Here’s something you might not know: Debbie Reynolds cared so much about all children that she damaged her career by briefly quitting her popular variety show after learning that NBC aired a cigarette ad during it in violation of her contract. She said she was shocked that such an unhealthy thing would run during her show that had so many kids watching. This was in 1970, a full year before the government banned tobacco commercials.

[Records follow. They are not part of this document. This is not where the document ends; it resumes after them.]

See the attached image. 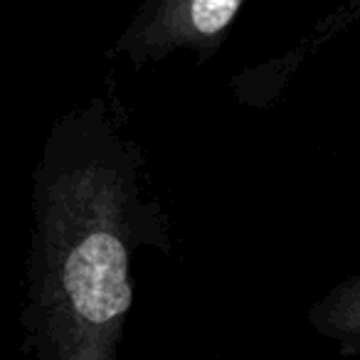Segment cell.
<instances>
[{
  "instance_id": "obj_1",
  "label": "cell",
  "mask_w": 360,
  "mask_h": 360,
  "mask_svg": "<svg viewBox=\"0 0 360 360\" xmlns=\"http://www.w3.org/2000/svg\"><path fill=\"white\" fill-rule=\"evenodd\" d=\"M20 323L32 360H119L141 247L170 252L168 215L114 84L52 124L32 175Z\"/></svg>"
},
{
  "instance_id": "obj_2",
  "label": "cell",
  "mask_w": 360,
  "mask_h": 360,
  "mask_svg": "<svg viewBox=\"0 0 360 360\" xmlns=\"http://www.w3.org/2000/svg\"><path fill=\"white\" fill-rule=\"evenodd\" d=\"M245 0H148L116 37L114 52L141 67L191 50L210 60L225 42Z\"/></svg>"
},
{
  "instance_id": "obj_3",
  "label": "cell",
  "mask_w": 360,
  "mask_h": 360,
  "mask_svg": "<svg viewBox=\"0 0 360 360\" xmlns=\"http://www.w3.org/2000/svg\"><path fill=\"white\" fill-rule=\"evenodd\" d=\"M309 323L319 335L338 343L345 353L360 350V271L345 276L314 301Z\"/></svg>"
}]
</instances>
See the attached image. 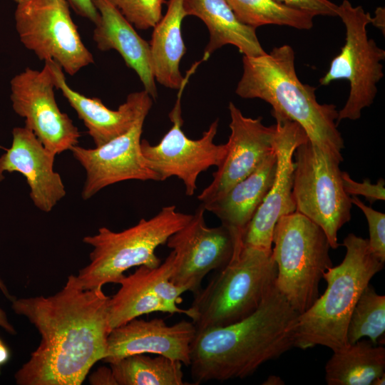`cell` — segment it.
<instances>
[{"instance_id":"obj_1","label":"cell","mask_w":385,"mask_h":385,"mask_svg":"<svg viewBox=\"0 0 385 385\" xmlns=\"http://www.w3.org/2000/svg\"><path fill=\"white\" fill-rule=\"evenodd\" d=\"M110 297L102 288L85 289L70 275L53 295L12 300V309L26 317L41 335L38 347L16 371L19 385H80L103 360L111 331Z\"/></svg>"},{"instance_id":"obj_2","label":"cell","mask_w":385,"mask_h":385,"mask_svg":"<svg viewBox=\"0 0 385 385\" xmlns=\"http://www.w3.org/2000/svg\"><path fill=\"white\" fill-rule=\"evenodd\" d=\"M298 315L274 282L252 314L225 327L197 332L190 364L195 384L243 379L279 357L294 347Z\"/></svg>"},{"instance_id":"obj_3","label":"cell","mask_w":385,"mask_h":385,"mask_svg":"<svg viewBox=\"0 0 385 385\" xmlns=\"http://www.w3.org/2000/svg\"><path fill=\"white\" fill-rule=\"evenodd\" d=\"M294 60L289 45L258 56H243V72L235 93L242 98L268 103L273 117L296 122L312 144L342 162L344 143L337 128L339 111L334 104L318 103L316 88L299 79Z\"/></svg>"},{"instance_id":"obj_4","label":"cell","mask_w":385,"mask_h":385,"mask_svg":"<svg viewBox=\"0 0 385 385\" xmlns=\"http://www.w3.org/2000/svg\"><path fill=\"white\" fill-rule=\"evenodd\" d=\"M342 245L346 248L343 261L323 275L327 289L296 319L294 347L306 349L321 345L334 352L349 345L346 332L355 304L384 262L373 254L368 239L350 233Z\"/></svg>"},{"instance_id":"obj_5","label":"cell","mask_w":385,"mask_h":385,"mask_svg":"<svg viewBox=\"0 0 385 385\" xmlns=\"http://www.w3.org/2000/svg\"><path fill=\"white\" fill-rule=\"evenodd\" d=\"M276 275L272 250L237 245L230 262L194 294L188 317L197 332L239 322L259 307Z\"/></svg>"},{"instance_id":"obj_6","label":"cell","mask_w":385,"mask_h":385,"mask_svg":"<svg viewBox=\"0 0 385 385\" xmlns=\"http://www.w3.org/2000/svg\"><path fill=\"white\" fill-rule=\"evenodd\" d=\"M192 215L178 211L175 205H168L151 218H142L123 231L102 227L96 235L84 237L83 242L93 250L90 263L76 276L80 284L85 289L102 288L107 283H118L131 267H158L161 261L155 255L156 248L166 244Z\"/></svg>"},{"instance_id":"obj_7","label":"cell","mask_w":385,"mask_h":385,"mask_svg":"<svg viewBox=\"0 0 385 385\" xmlns=\"http://www.w3.org/2000/svg\"><path fill=\"white\" fill-rule=\"evenodd\" d=\"M272 242L275 285L300 314L319 297V282L332 267L329 240L319 226L294 211L277 221Z\"/></svg>"},{"instance_id":"obj_8","label":"cell","mask_w":385,"mask_h":385,"mask_svg":"<svg viewBox=\"0 0 385 385\" xmlns=\"http://www.w3.org/2000/svg\"><path fill=\"white\" fill-rule=\"evenodd\" d=\"M293 156L296 211L319 226L331 248L337 249L338 231L351 220L352 206L342 185V161L309 140L297 147Z\"/></svg>"},{"instance_id":"obj_9","label":"cell","mask_w":385,"mask_h":385,"mask_svg":"<svg viewBox=\"0 0 385 385\" xmlns=\"http://www.w3.org/2000/svg\"><path fill=\"white\" fill-rule=\"evenodd\" d=\"M346 28L345 43L332 61L327 72L319 79L321 86L345 79L350 86L348 98L338 112L337 123L342 120H358L364 108L369 107L377 93V83L383 78L385 51L369 38L367 26L371 16L361 6H354L343 0L337 7Z\"/></svg>"},{"instance_id":"obj_10","label":"cell","mask_w":385,"mask_h":385,"mask_svg":"<svg viewBox=\"0 0 385 385\" xmlns=\"http://www.w3.org/2000/svg\"><path fill=\"white\" fill-rule=\"evenodd\" d=\"M66 0H20L14 17L20 41L41 61L56 62L68 75L94 63Z\"/></svg>"},{"instance_id":"obj_11","label":"cell","mask_w":385,"mask_h":385,"mask_svg":"<svg viewBox=\"0 0 385 385\" xmlns=\"http://www.w3.org/2000/svg\"><path fill=\"white\" fill-rule=\"evenodd\" d=\"M197 66L196 63L191 66L178 89L176 102L169 113L173 123L170 130L157 145H151L145 139L140 141L142 155L148 168L158 175V181L177 177L183 182L185 194L188 196L194 195L200 174L210 167H218L227 153L226 144L214 143L218 128L217 119L199 139L189 138L182 129V94Z\"/></svg>"},{"instance_id":"obj_12","label":"cell","mask_w":385,"mask_h":385,"mask_svg":"<svg viewBox=\"0 0 385 385\" xmlns=\"http://www.w3.org/2000/svg\"><path fill=\"white\" fill-rule=\"evenodd\" d=\"M53 76L47 62L41 70L26 68L11 81L14 112L25 119L31 130L55 155L78 145L81 134L69 116L59 109Z\"/></svg>"},{"instance_id":"obj_13","label":"cell","mask_w":385,"mask_h":385,"mask_svg":"<svg viewBox=\"0 0 385 385\" xmlns=\"http://www.w3.org/2000/svg\"><path fill=\"white\" fill-rule=\"evenodd\" d=\"M205 211L200 205L189 222L166 242L175 253L170 281L194 294L201 289L202 282L210 272L218 271L230 262L235 248L227 227L206 225Z\"/></svg>"},{"instance_id":"obj_14","label":"cell","mask_w":385,"mask_h":385,"mask_svg":"<svg viewBox=\"0 0 385 385\" xmlns=\"http://www.w3.org/2000/svg\"><path fill=\"white\" fill-rule=\"evenodd\" d=\"M276 120L274 148L277 167L272 185L256 210L242 236V244L270 251L276 223L284 215L296 211L292 195L297 147L308 140L302 128L296 122L283 118Z\"/></svg>"},{"instance_id":"obj_15","label":"cell","mask_w":385,"mask_h":385,"mask_svg":"<svg viewBox=\"0 0 385 385\" xmlns=\"http://www.w3.org/2000/svg\"><path fill=\"white\" fill-rule=\"evenodd\" d=\"M148 114L140 115L127 132L101 146L86 148L76 145L69 150L86 170L83 200H88L104 188L122 181H158L140 150L143 127Z\"/></svg>"},{"instance_id":"obj_16","label":"cell","mask_w":385,"mask_h":385,"mask_svg":"<svg viewBox=\"0 0 385 385\" xmlns=\"http://www.w3.org/2000/svg\"><path fill=\"white\" fill-rule=\"evenodd\" d=\"M175 262L171 251L165 261L156 267L144 265L118 282V291L108 301V323L111 329L123 325L141 315L161 312L183 314L188 310L178 307L185 290L170 281Z\"/></svg>"},{"instance_id":"obj_17","label":"cell","mask_w":385,"mask_h":385,"mask_svg":"<svg viewBox=\"0 0 385 385\" xmlns=\"http://www.w3.org/2000/svg\"><path fill=\"white\" fill-rule=\"evenodd\" d=\"M230 135L225 143L227 153L221 164L212 173V182L200 192L201 204L219 197L253 171L274 151L275 124L266 126L262 118L245 116L230 102Z\"/></svg>"},{"instance_id":"obj_18","label":"cell","mask_w":385,"mask_h":385,"mask_svg":"<svg viewBox=\"0 0 385 385\" xmlns=\"http://www.w3.org/2000/svg\"><path fill=\"white\" fill-rule=\"evenodd\" d=\"M196 333L192 322L182 320L168 325L160 318L147 321L135 318L110 332L102 361L110 364L130 355L154 354L190 366V347Z\"/></svg>"},{"instance_id":"obj_19","label":"cell","mask_w":385,"mask_h":385,"mask_svg":"<svg viewBox=\"0 0 385 385\" xmlns=\"http://www.w3.org/2000/svg\"><path fill=\"white\" fill-rule=\"evenodd\" d=\"M12 136L11 147L0 156V182L5 173H21L29 186L34 205L49 212L66 194L61 175L53 170L56 155L25 126L14 128Z\"/></svg>"},{"instance_id":"obj_20","label":"cell","mask_w":385,"mask_h":385,"mask_svg":"<svg viewBox=\"0 0 385 385\" xmlns=\"http://www.w3.org/2000/svg\"><path fill=\"white\" fill-rule=\"evenodd\" d=\"M45 62L50 66L56 88L62 92L83 122L96 147L127 132L140 115L148 113L152 108L153 98L143 90L128 94L117 110L109 109L101 99L86 97L72 89L66 82L63 70L56 62Z\"/></svg>"},{"instance_id":"obj_21","label":"cell","mask_w":385,"mask_h":385,"mask_svg":"<svg viewBox=\"0 0 385 385\" xmlns=\"http://www.w3.org/2000/svg\"><path fill=\"white\" fill-rule=\"evenodd\" d=\"M100 18L93 38L101 51L115 50L139 77L153 100L158 98L149 42L143 39L120 11L108 0H93Z\"/></svg>"},{"instance_id":"obj_22","label":"cell","mask_w":385,"mask_h":385,"mask_svg":"<svg viewBox=\"0 0 385 385\" xmlns=\"http://www.w3.org/2000/svg\"><path fill=\"white\" fill-rule=\"evenodd\" d=\"M276 167L277 157L274 151L255 171L222 195L201 204L205 211L215 215L221 225L229 230L235 245L242 243L247 226L272 185Z\"/></svg>"},{"instance_id":"obj_23","label":"cell","mask_w":385,"mask_h":385,"mask_svg":"<svg viewBox=\"0 0 385 385\" xmlns=\"http://www.w3.org/2000/svg\"><path fill=\"white\" fill-rule=\"evenodd\" d=\"M187 16L201 19L209 31V41L202 59L207 60L225 45H233L247 56L266 53L256 34V28L242 23L225 0H183Z\"/></svg>"},{"instance_id":"obj_24","label":"cell","mask_w":385,"mask_h":385,"mask_svg":"<svg viewBox=\"0 0 385 385\" xmlns=\"http://www.w3.org/2000/svg\"><path fill=\"white\" fill-rule=\"evenodd\" d=\"M165 14L153 27L149 42L155 81L171 89H179L184 77L180 61L186 53L182 36V23L187 16L183 0H169Z\"/></svg>"},{"instance_id":"obj_25","label":"cell","mask_w":385,"mask_h":385,"mask_svg":"<svg viewBox=\"0 0 385 385\" xmlns=\"http://www.w3.org/2000/svg\"><path fill=\"white\" fill-rule=\"evenodd\" d=\"M384 371V347L360 339L334 351L325 365V380L328 385H371Z\"/></svg>"},{"instance_id":"obj_26","label":"cell","mask_w":385,"mask_h":385,"mask_svg":"<svg viewBox=\"0 0 385 385\" xmlns=\"http://www.w3.org/2000/svg\"><path fill=\"white\" fill-rule=\"evenodd\" d=\"M117 385H184L183 364L158 355L133 354L109 364Z\"/></svg>"},{"instance_id":"obj_27","label":"cell","mask_w":385,"mask_h":385,"mask_svg":"<svg viewBox=\"0 0 385 385\" xmlns=\"http://www.w3.org/2000/svg\"><path fill=\"white\" fill-rule=\"evenodd\" d=\"M242 23L257 28L274 24L299 30L314 26V16L284 5L275 0H225Z\"/></svg>"},{"instance_id":"obj_28","label":"cell","mask_w":385,"mask_h":385,"mask_svg":"<svg viewBox=\"0 0 385 385\" xmlns=\"http://www.w3.org/2000/svg\"><path fill=\"white\" fill-rule=\"evenodd\" d=\"M384 334L385 296L377 294L369 284L361 294L350 317L347 342L351 344L367 337L375 345L384 344Z\"/></svg>"},{"instance_id":"obj_29","label":"cell","mask_w":385,"mask_h":385,"mask_svg":"<svg viewBox=\"0 0 385 385\" xmlns=\"http://www.w3.org/2000/svg\"><path fill=\"white\" fill-rule=\"evenodd\" d=\"M136 29L153 28L161 19L165 0H108Z\"/></svg>"},{"instance_id":"obj_30","label":"cell","mask_w":385,"mask_h":385,"mask_svg":"<svg viewBox=\"0 0 385 385\" xmlns=\"http://www.w3.org/2000/svg\"><path fill=\"white\" fill-rule=\"evenodd\" d=\"M351 203L365 215L368 226L369 245L373 254L382 262H385V215L366 205L357 196L351 197Z\"/></svg>"},{"instance_id":"obj_31","label":"cell","mask_w":385,"mask_h":385,"mask_svg":"<svg viewBox=\"0 0 385 385\" xmlns=\"http://www.w3.org/2000/svg\"><path fill=\"white\" fill-rule=\"evenodd\" d=\"M342 182L345 192L351 196H364L370 204L376 200H385V181L380 178L376 184H373L369 179L362 183L354 180L349 174L342 171Z\"/></svg>"},{"instance_id":"obj_32","label":"cell","mask_w":385,"mask_h":385,"mask_svg":"<svg viewBox=\"0 0 385 385\" xmlns=\"http://www.w3.org/2000/svg\"><path fill=\"white\" fill-rule=\"evenodd\" d=\"M287 6L316 16H337L338 5L329 0H275Z\"/></svg>"},{"instance_id":"obj_33","label":"cell","mask_w":385,"mask_h":385,"mask_svg":"<svg viewBox=\"0 0 385 385\" xmlns=\"http://www.w3.org/2000/svg\"><path fill=\"white\" fill-rule=\"evenodd\" d=\"M69 6L78 15L84 17L94 24L100 18V14L93 0H66Z\"/></svg>"},{"instance_id":"obj_34","label":"cell","mask_w":385,"mask_h":385,"mask_svg":"<svg viewBox=\"0 0 385 385\" xmlns=\"http://www.w3.org/2000/svg\"><path fill=\"white\" fill-rule=\"evenodd\" d=\"M89 381L93 385H117L111 367L98 369L90 376Z\"/></svg>"},{"instance_id":"obj_35","label":"cell","mask_w":385,"mask_h":385,"mask_svg":"<svg viewBox=\"0 0 385 385\" xmlns=\"http://www.w3.org/2000/svg\"><path fill=\"white\" fill-rule=\"evenodd\" d=\"M371 24L378 28L384 34H385V9L384 7H377L374 16H371Z\"/></svg>"},{"instance_id":"obj_36","label":"cell","mask_w":385,"mask_h":385,"mask_svg":"<svg viewBox=\"0 0 385 385\" xmlns=\"http://www.w3.org/2000/svg\"><path fill=\"white\" fill-rule=\"evenodd\" d=\"M0 327L11 334L16 333L13 325L9 322L5 312L0 307Z\"/></svg>"},{"instance_id":"obj_37","label":"cell","mask_w":385,"mask_h":385,"mask_svg":"<svg viewBox=\"0 0 385 385\" xmlns=\"http://www.w3.org/2000/svg\"><path fill=\"white\" fill-rule=\"evenodd\" d=\"M11 353L9 347L0 339V374L1 367L6 364L10 359Z\"/></svg>"},{"instance_id":"obj_38","label":"cell","mask_w":385,"mask_h":385,"mask_svg":"<svg viewBox=\"0 0 385 385\" xmlns=\"http://www.w3.org/2000/svg\"><path fill=\"white\" fill-rule=\"evenodd\" d=\"M263 385H282L284 384V381L277 376L271 375L262 383Z\"/></svg>"},{"instance_id":"obj_39","label":"cell","mask_w":385,"mask_h":385,"mask_svg":"<svg viewBox=\"0 0 385 385\" xmlns=\"http://www.w3.org/2000/svg\"><path fill=\"white\" fill-rule=\"evenodd\" d=\"M0 290L4 294V296L6 298H8L9 299H10L11 301L14 299V297H12L9 294V292L8 289L6 288L5 284L4 283V282L2 281V279L1 278H0Z\"/></svg>"},{"instance_id":"obj_40","label":"cell","mask_w":385,"mask_h":385,"mask_svg":"<svg viewBox=\"0 0 385 385\" xmlns=\"http://www.w3.org/2000/svg\"><path fill=\"white\" fill-rule=\"evenodd\" d=\"M385 374L376 377L371 383V385H384Z\"/></svg>"},{"instance_id":"obj_41","label":"cell","mask_w":385,"mask_h":385,"mask_svg":"<svg viewBox=\"0 0 385 385\" xmlns=\"http://www.w3.org/2000/svg\"><path fill=\"white\" fill-rule=\"evenodd\" d=\"M14 1L18 3L20 0H14Z\"/></svg>"}]
</instances>
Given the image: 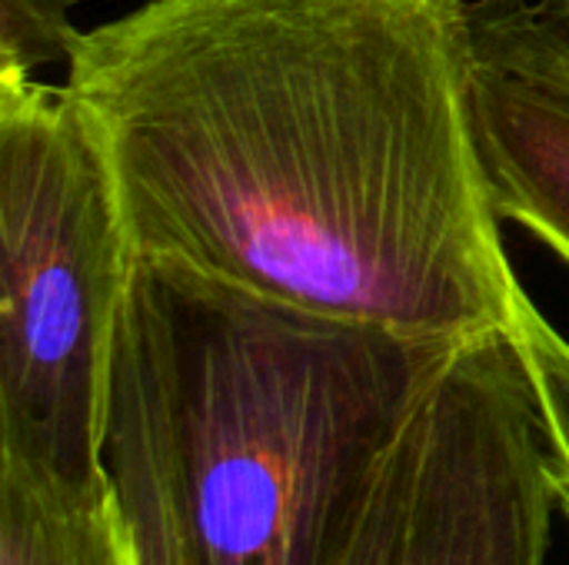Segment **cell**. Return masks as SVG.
I'll return each mask as SVG.
<instances>
[{
  "mask_svg": "<svg viewBox=\"0 0 569 565\" xmlns=\"http://www.w3.org/2000/svg\"><path fill=\"white\" fill-rule=\"evenodd\" d=\"M460 340L310 313L133 256L113 356L150 400L203 565H333Z\"/></svg>",
  "mask_w": 569,
  "mask_h": 565,
  "instance_id": "2",
  "label": "cell"
},
{
  "mask_svg": "<svg viewBox=\"0 0 569 565\" xmlns=\"http://www.w3.org/2000/svg\"><path fill=\"white\" fill-rule=\"evenodd\" d=\"M73 0H0V77H37L40 67L73 57L80 27Z\"/></svg>",
  "mask_w": 569,
  "mask_h": 565,
  "instance_id": "10",
  "label": "cell"
},
{
  "mask_svg": "<svg viewBox=\"0 0 569 565\" xmlns=\"http://www.w3.org/2000/svg\"><path fill=\"white\" fill-rule=\"evenodd\" d=\"M557 486L510 326L460 340L380 456L333 565H547Z\"/></svg>",
  "mask_w": 569,
  "mask_h": 565,
  "instance_id": "4",
  "label": "cell"
},
{
  "mask_svg": "<svg viewBox=\"0 0 569 565\" xmlns=\"http://www.w3.org/2000/svg\"><path fill=\"white\" fill-rule=\"evenodd\" d=\"M477 50L569 77V0H473Z\"/></svg>",
  "mask_w": 569,
  "mask_h": 565,
  "instance_id": "9",
  "label": "cell"
},
{
  "mask_svg": "<svg viewBox=\"0 0 569 565\" xmlns=\"http://www.w3.org/2000/svg\"><path fill=\"white\" fill-rule=\"evenodd\" d=\"M63 70L133 256L413 336L513 323L470 3L143 0Z\"/></svg>",
  "mask_w": 569,
  "mask_h": 565,
  "instance_id": "1",
  "label": "cell"
},
{
  "mask_svg": "<svg viewBox=\"0 0 569 565\" xmlns=\"http://www.w3.org/2000/svg\"><path fill=\"white\" fill-rule=\"evenodd\" d=\"M513 330L520 336L523 356L530 363L543 403L557 506L569 523V340L540 313V306L527 290L517 293Z\"/></svg>",
  "mask_w": 569,
  "mask_h": 565,
  "instance_id": "8",
  "label": "cell"
},
{
  "mask_svg": "<svg viewBox=\"0 0 569 565\" xmlns=\"http://www.w3.org/2000/svg\"><path fill=\"white\" fill-rule=\"evenodd\" d=\"M103 470L120 503L133 565H203L187 526L160 420L143 390L110 363Z\"/></svg>",
  "mask_w": 569,
  "mask_h": 565,
  "instance_id": "6",
  "label": "cell"
},
{
  "mask_svg": "<svg viewBox=\"0 0 569 565\" xmlns=\"http://www.w3.org/2000/svg\"><path fill=\"white\" fill-rule=\"evenodd\" d=\"M473 110L497 216L569 266V77L477 50Z\"/></svg>",
  "mask_w": 569,
  "mask_h": 565,
  "instance_id": "5",
  "label": "cell"
},
{
  "mask_svg": "<svg viewBox=\"0 0 569 565\" xmlns=\"http://www.w3.org/2000/svg\"><path fill=\"white\" fill-rule=\"evenodd\" d=\"M133 253L67 90L0 77V463L97 486Z\"/></svg>",
  "mask_w": 569,
  "mask_h": 565,
  "instance_id": "3",
  "label": "cell"
},
{
  "mask_svg": "<svg viewBox=\"0 0 569 565\" xmlns=\"http://www.w3.org/2000/svg\"><path fill=\"white\" fill-rule=\"evenodd\" d=\"M0 565H133L110 480L67 486L0 463Z\"/></svg>",
  "mask_w": 569,
  "mask_h": 565,
  "instance_id": "7",
  "label": "cell"
}]
</instances>
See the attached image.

Since Debbie Reynolds was always such an indomitable force (appropriately, she was nominated for an Oscar for playing “The Unsinkable Molly Brown”), any tribute to her should allow her to have the last word. I think she would like it if I shared her views on parenting, which I share as well. Rest in peace:
“One of the advantages of having been poor is that you learn to appreciate good fortune and the value of a dollar, and poverty holds no fear for you because you know you've gone through it and you can do it again...But we were always a happy family and a religious one. And I'm trying to inculcate in my children the same sense of values, the same tone that my mother gave to me.”